§ **Tugas Anda**
Tuliskan ulang tanpa perubahan bagian teks tentang blog Indopahit, mulai dari "Monday, March 12, 2007" sampai dengan "of Indonesian Nationalism.".

----- Teks Bacaan

Monday, March 12, 2007

Blog Indopahit

This morning, my wife Sapariah and I decided to create this Indopahit blog, after we had just finished our breakfast with ubi goreng and teh tubruk. This blog will only be maintained on the most minimum level until I have finished publishing my book From Sabang to Merauke: Debunking the Myth of Indonesian Nationalism.

In Malay, Indopahit stands for "Indonesia yang pahit" (the bitter Indonesia). You could also refer this name as "Indonesia keturunan Majapahit" (Indonesia, the descendant of the Majapahit). Sapariah and I regularly mocked the usage of this ancient Javanese kingdom to build Indonesia's nationalism. It is a febble argument indeed. Majapahit is totally different from, and much smaller than, the Indonesia that its nationalists like to portray.

So let's wait for the book. This blog is dedicated to the ideas that back up this book.

4 comments:

Ini wartawan poenja blog. said...

----------
----- Informasi yang Diberikan

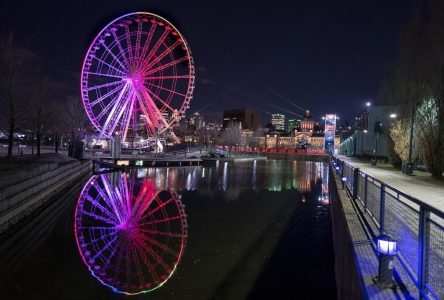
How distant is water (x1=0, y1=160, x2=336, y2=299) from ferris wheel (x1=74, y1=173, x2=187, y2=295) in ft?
0.10

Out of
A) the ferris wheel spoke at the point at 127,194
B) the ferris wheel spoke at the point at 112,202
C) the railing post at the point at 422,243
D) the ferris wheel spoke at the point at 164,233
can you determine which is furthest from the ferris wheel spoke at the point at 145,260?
the ferris wheel spoke at the point at 127,194

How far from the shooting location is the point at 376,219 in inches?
287

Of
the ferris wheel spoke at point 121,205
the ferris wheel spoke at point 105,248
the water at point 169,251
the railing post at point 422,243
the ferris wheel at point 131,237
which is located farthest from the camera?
the ferris wheel spoke at point 121,205

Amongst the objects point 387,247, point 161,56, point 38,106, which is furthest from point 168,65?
point 387,247

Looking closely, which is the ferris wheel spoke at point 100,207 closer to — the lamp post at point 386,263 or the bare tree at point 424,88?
the lamp post at point 386,263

----------

§ **Keluaran Lengkap**
Monday, March 12, 2007

Blog Indopahit

This morning, my wife Sapariah and I decided to create this Indopahit blog, after we had just finished our breakfast with ubi goreng and teh tubruk. This blog will only be maintained on the most minimum level until I have finished publishing my book From Sabang to Merauke: Debunking the Myth of Indonesian Nationalism.